Childhood’s End is possibly the most loved of Clarke’s earlier novels. At one point in the story, the characters successfully use a device that’s essentially a spirit board, which is disappointing to those who love Clarke’s hard science. Beyond the detailed explanations of time dilation at relativistic speeds (possibly the first time I was introduced to that concept), the only thing about Childhood’s End that really sticks out in my mind is the introduction included in my edition (1990, Pan Books LTD.).
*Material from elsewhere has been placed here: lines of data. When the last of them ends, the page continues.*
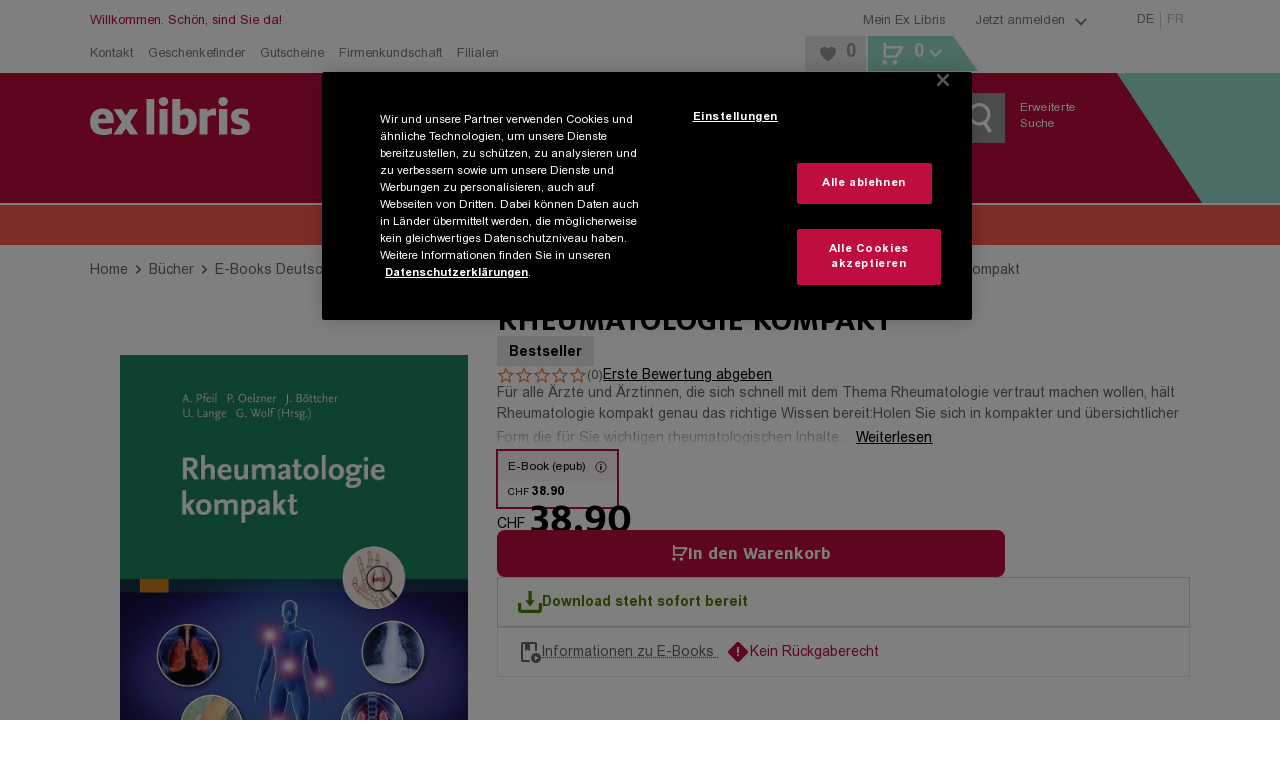

--- FILE ---
content_type: application/javascript; charset=UTF-8
request_url: https://www.exlibris.ch/_next/static/chunks/pages/pdp-33108bdf6c400d0c.js
body_size: 178
content:
try{!function(){var e="undefined"!=typeof window?window:"undefined"!=typeof global?global:"undefined"!=typeof globalThis?globalThis:"undefined"!=typeof self?self:{},t=(new e.Error).stack;t&&(e._sentryDebugIds=e._sentryDebugIds||{},e._sentryDebugIds[t]="c4afa195-04e5-424e-ab7b-765d303a5381",e._sentryDebugIdIdentifier="sentry-dbid-c4afa195-04e5-424e-ab7b-765d303a5381")}()}catch(e){}(self.webpackChunk_N_E=self.webpackChunk_N_E||[]).push([[1916],{7996:(e,t,a)=>{(window.__NEXT_P=window.__NEXT_P||[]).push(["/pdp",function(){return a(57263)}])},57263:(e,t,a)=>{"use strict";a.r(t),a.d(t,{default:()=>s});var n=a(37876);a(14232);var d=a(63291),r=a(39309),l=a(86741),u=a(61914);let i=e=>{let{isNewPdpEnabled:t,initialProps:a}=e,d=t?l.default:r.default;return(0,n.jsx)(d,{...a})};i.getInitialProps=async e=>{let t=(e=>{var t;return(null==(t=e.serviceManager.get(u.B).getShopSettingByFeatureName("enable-new-pdp"))?void 0:t.Status)===0})(e),a=t?l.default:r.default;return{isNewPdpEnabled:t,initialProps:await a.getInitialProps(e)}},i.layout=d.A;let s=i}},e=>{e.O(0,[1232,4820,2993,5558,2948,5533,2492,3851,3803,9122,9309,636,6593,8792],()=>e(e.s=7996)),_N_E=e.O()}]);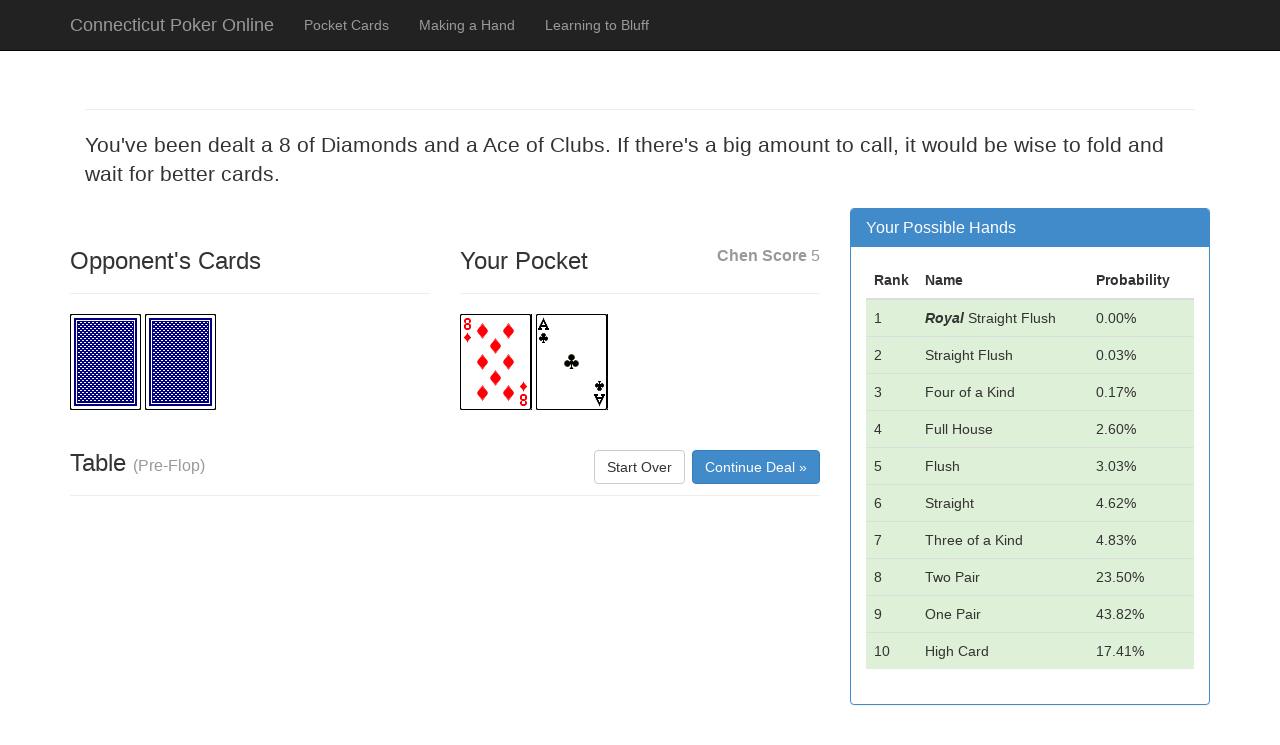

--- FILE ---
content_type: text/html; charset=utf-8
request_url: http://www.connecticutpokeronline.com/pocket/8d-ac
body_size: 1777
content:
<!DOCTYPE html>
<html lang="en">
  <head>
    <meta charset="utf-8" />
    <title>Practice Hold Em - Pocket 8 and Ace</title>
    
    <link rel="shortcut icon" href="/public/favicon.ico" type="image/x-icon">
    <link rel="icon" href="/public/favicon.ico" type="image/x-icon">

    <meta name="description" content="Learn how to play pocket 8 of Diamonds and Ace of Clubs for free." />
    <meta name="viewport" content="width=device-width, initial-scale=1.0" />
    
    <link href="/public/css/bootstrap.min.css" rel="stylesheet" />
    <link href="/public/css/styles.css" rel="stylesheet" />
    <link rel="stylesheet" href="//code.jquery.com/ui/1.10.4/themes/smoothness/jquery-ui.css">
    <script src="/public/js/jquery-1.10.2.min.js"></script>
    <script src="/public/js/jquery-1.10.4.ui.js"></script>
    <script src="/public/js/bootstrap.min.js"></script>
  </head>
  
  <body>  
    <script>
      (function(i,s,o,g,r,a,m){i['GoogleAnalyticsObject']=r;i[r]=i[r]||function(){
      (i[r].q=i[r].q||[]).push(arguments)},i[r].l=1*new Date();a=s.createElement(o),
      m=s.getElementsByTagName(o)[0];a.async=1;a.src=g;m.parentNode.insertBefore(a,m)
      })(window,document,'script','//www.google-analytics.com/analytics.js','ga');

      ga('create', 'UA-52336110-1', 'auto');
      ga('send', 'pageview');
    </script>
    
    <div class="navbar navbar-inverse navbar-fixed-top" role="navigation">
      <div class="container">
        <div class="navbar-header">
          <button type="button" class="navbar-toggle" data-toggle="collapse" data-target=".navbar-collapse">
            <span class="sr-only">Toggle navigation</span>
            <span class="icon-bar"></span>
            <span class="icon-bar"></span>
            <span class="icon-bar"></span>
          </button>
          <a class="navbar-brand" href="/">Connecticut Poker Online</a>
        </div>
        <div class="navbar-collapse collapse">
          <ul class="nav navbar-nav">
            <li><a href="/pages/pockets">Pocket Cards</a></li>
            <li><a href="/pages/hands">Making a Hand</a></li>
            <li><a href="/pages/betting">Learning to Bluff</a></li>
          </ul>
        </div><!--/.navbar-collapse -->
      </div>
    </div>

    <div class="container" style="margin-bottom:10px;">
          </div>
<div class="container">
  <div class="col-md-12">
    <div class="page-header">
      <h2></h2>
    </div>
    
    <p class="lead">You've been dealt a 8 of Diamonds and a Ace of Clubs. If there's a big amount to call, it would be wise to fold and wait for better cards.</p>
  </div>
</div>
<div class="container">
  <div class="row">
    <div class="col-md-8">
      <div class="row">
  <div class="col-md-6">
    <div class="page-header">
      <h3>Opponent's Cards</h3>
    </div>
    <img alt="Unrevealed Card" src="/public/img/cards/back.png">
    <img alt="Unrevealed Card" src="/public/img/cards/back.png">
  </div>
  
  <div class="col-md-6">
    <div class="page-header">
      <h3>Your Pocket <small class="pull-right"><strong>Chen Score</strong> 5</small></h3>
    </div>
    <div class="row">
      <div class="col-md-6">
                  <img alt="8 of Diamonds" src="/public/img/cards/8-of-diamonds.png">
                  <img alt="Ace of Clubs" src="/public/img/cards/ace-of-clubs.png">
              </div>
    </div>
  </div>
</div>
There, Clarke admits that he was impressed by evidence for the paranormal when he wrote Childhood’s End, which would not hold true later in his life.

When Childhood’s End first appeared, many readers were baffled by a statement after the title page to the effect that “The opinions expressed in this book are not those of the author.”

This was not entirely facetious; I had just published The Exploration of Space, and painted an optimistic picture of our future expansion into the Universe. Now I had written a book which said, “The stars are not for Man,” and I did not want anyone to think I had suddenly recanted.

Today, I would like to change the target of that disclaimer to cover 99 percent of the “paranormal” (it can’t all be nonsense) and 100 percent of UFO “encounters.”

At any rate, I just thought I’d use this anniversary of Clarke’s death to geek out about him.